**Source passage**
▼

A few data analytics trends that banks are looking at today are:
Predictive analytics: Predictive analytics uses current and historical data to predict unknowns like future customer behaviour and activity. For instance, it offers insights into the possibility of customer propensity towards a personalised credit card offer. Its potential is brought out most efficiently when integrated with business processes to draw analytic insights, generating projections that can be used automatically by other systems like a BPM or a CRM system.
Adaptive analytics: Customer-specific strategies are adapted automatically to address customer responses in a better way during live customer interactions, allowing real time optimization.
Data visualization: Many organizations hold vast amounts of data, but struggle to discover its business value. Emerging business intelligence and data visualization capabilities help companies provide actionable intelligence and find discernible patterns within large datasets. Firms can now integrate advanced interactive visualization capabilities within their CRM and digital process automation (DPA) solutions, to uncover hidden patterns, and make smarter business decisions.
A key area emerging is that banks and major FIs are setting up dedicated analytics and AI Centre of Excellences (CoEs) in strategic partnerships with fintech and knowledge mentors to drive the innovation story forward.
The following areas of banking are facing disruption as the industry rapidly deploys AI and analytics:
Banks are adding custom services and offering better channel experience to customers to grow their top line. Many banks are introducing chat bots backed by AI abilities, which can understand the emotions of the customer by analyzing their voice and facial expressions and converse accordingly. Through big data and machine learning, these “bots” know how to respond to the customer’s queries – from onboarding concerns to transaction-specific questions. Additionally, the technology is capable of managing customer requests and making product recommendations. The key benefit of this advancement is to attract the tech-savvy millennials, known to prefer less human interaction when it comes to financing. Another benefit is to promote less pushy contextual nudges and next best action that customer could take on the basis of their geographical location and their latest financial interaction.
Investment Advisory – Digitization of Advice
Digital-advisors are changing the investment landscape, with AI-powered platforms automating relationship heavy private banking and asset management areas. Introduction of Digital-advisors almost entirely eliminates financial advisors and relationship managers from the investing process. Investors no longer have to shell out wealth or pay hefty fees for something they might not want or need.
Now, Digital-advisors collect information about an investor’s financial goals and the level of risk they’re willing to incur. This data is further integrated with the macroeconomic data and fed into algorithms (with quantum computing we will be able to run more sophisticated algorithms in future). In turn, the results are used to offer investment advice to the individual, allowing him/her to make educated investment decisions. In many cases, the digital-advisor will fully automate the purchase and management of investments.

▲

**Problem set**
1. From the passage on analytics in banking, reproduce the portion between "Now, Digital-advisors collect" and "management of investments.", inclusive.
2. Continue the passage on analytics in banking from its last sentence.

Brief descriptive text snippets
▼

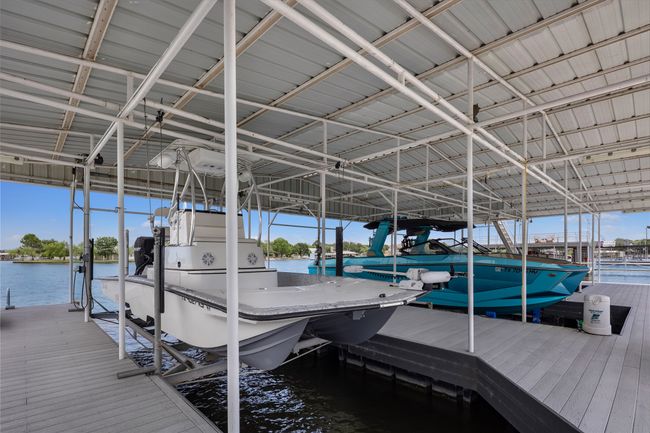 Dock featuring a water view and boat lift | Image 27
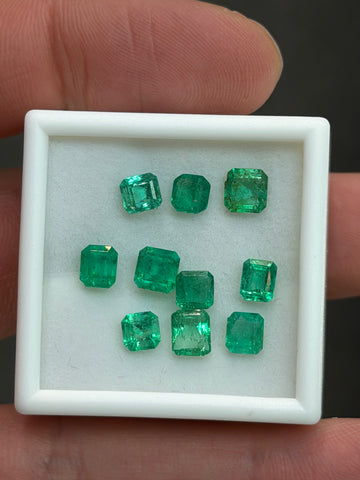 Emerald gemstone set in white presentation box, green square-cut stones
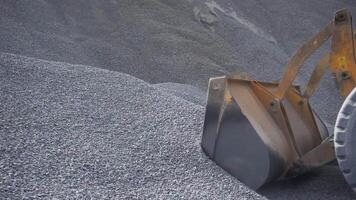 The tractor collects a scoop with gravel. Stock footage. Side view of an excavator loading its bucket with crushed stones or rubble at the construction site. video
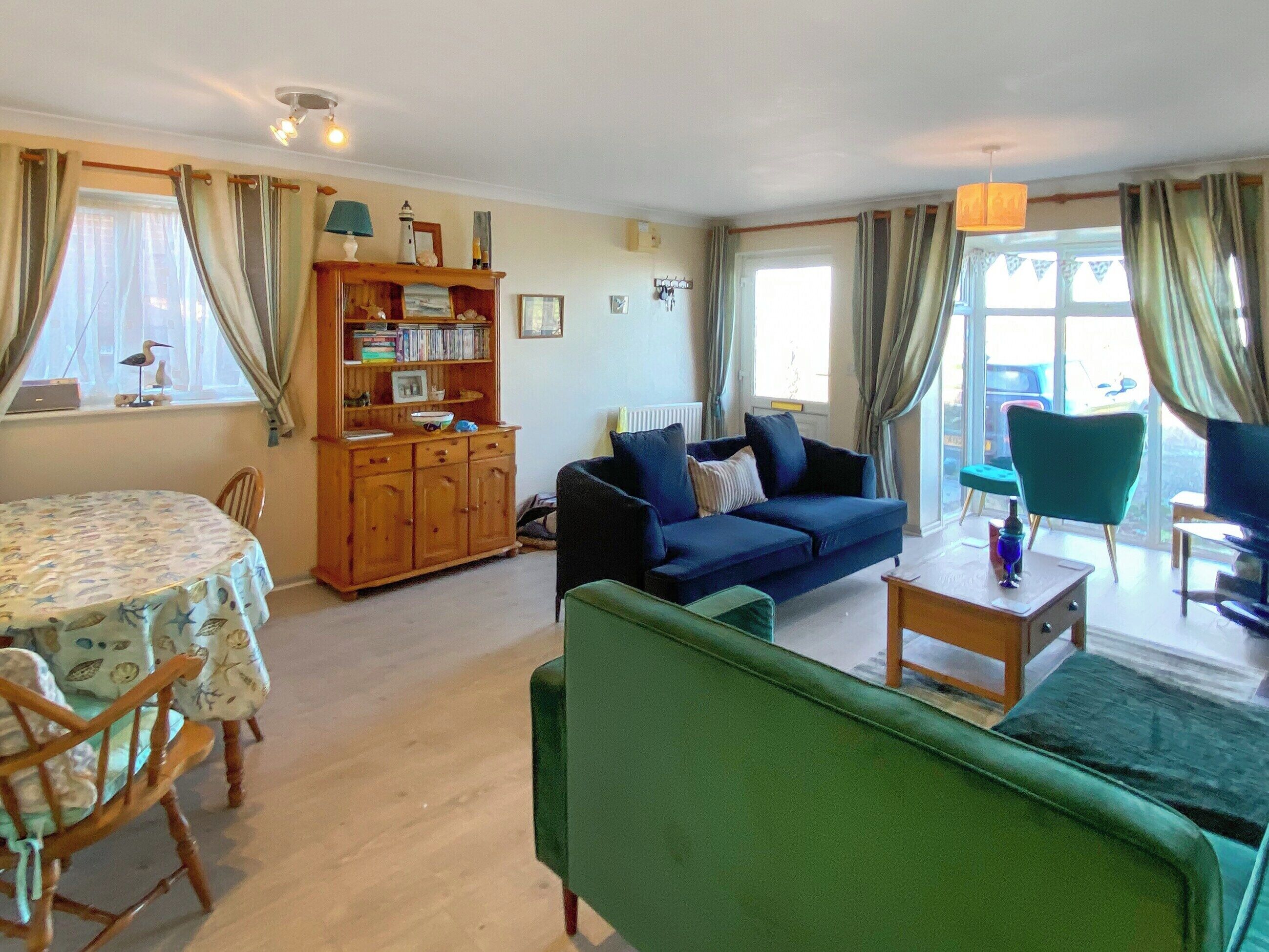 A cozy living room with a blue sofa, a green armchair, a wooden cabinet with books, and a dining table with chairs.
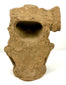 Pre-Columbian seated human figurine attributed to Mesoamerica, circa 200–800 CE, featuring circular ear ornaments, a decorative headdress, and weathered tan terracotta.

▲

**Results for each task**
1.
Now, Digital-advisors collect information about an investor’s financial goals and the level of risk they’re willing to incur. This data is further integrated with the macroeconomic data and fed into algorithms (with quantum computing we will be able to run more sophisticated algorithms in future). In turn, the results are used to offer investment advice to the individual, allowing him/her to make educated investment decisions. In many cases, the digital-advisor will fully automate the purchase and management of investments.

2.
Fraud detection and risk management
AI can detect fraud before it happens. Technology can rapidly mimic the thought process of a human analyst to review each transaction in every portfolio at a bank (big data stream). AI enables banks to not only be alerted to potential fraud but also gives the likelihood of a card ever becoming compromised. The appropriate usage of machine learning algorithms could result in the reduction of false positives which not only improves the efficiency of the AI/ ML Fraud Detection process but also helps in improving customer satisfaction. One of the biggest uses of data analytics is in supporting banks in managing risks, by providing real time alerts if a risk threshold is getting surpassed.
The financial industry is a heavily regulated industry with the rapid evolution of the laws and regulatory mandates. AI can “learn”, remember, and comply with all applicable laws – from KYC and anti-money laundering regulation to laws governing asset management. This results in the elimination of human errors, identification of complex patterns and financial institutions to meet their regulatory obligations.
Operational Optimization & Financial Management
Operational analytics solutions transform big data into insights for improved decision-making in near real-time, lower costs, and enhanced service at granular levels. Banks can outperform the competition with in-depth analysis of the performance of key operational areas, such as sales and operations planning. Analytics also builds models related to demand forecasting, inventory management, network optimisation, and HR (human resource) operations across the banking infrastructure, including its branches and various departments. Big data analytics deployed across financial dashboards and statements give a detailed, data-driven view of the financial picture. Financial KPIs help answer specific business questions and to forecast possible scenarios, analyse performance against budgets, real-time monitoring of financial indicators, and so on. This helps bottom-up accountability as well as supports timely decisions based on the data-driven insights.
Rethinking Talent Strategies
The key traits financial institutions look for when hiring talent are: quantitative and technical skills as well as business acumen to generate insights. There’s a fundamental rethink in terms of people strategy with most financial organizations fostering a culture of innovative thinking and embracing hacks for hire to bolster their human capital. In order to meet the growing talent demand, financial organizations are investing in developing robust learning modules and skill development programmes to reskill staff. Many leading financial organizations are taking an active step to partner with institutions for training and sourcing talent. This is in a way, paving the way for talent exchanges. Advanced People Analytics is helping the HR department to redefine people strategies in the areas of recruitment, retention, talent management, compensation and cost management, thereby directly impacting the business process.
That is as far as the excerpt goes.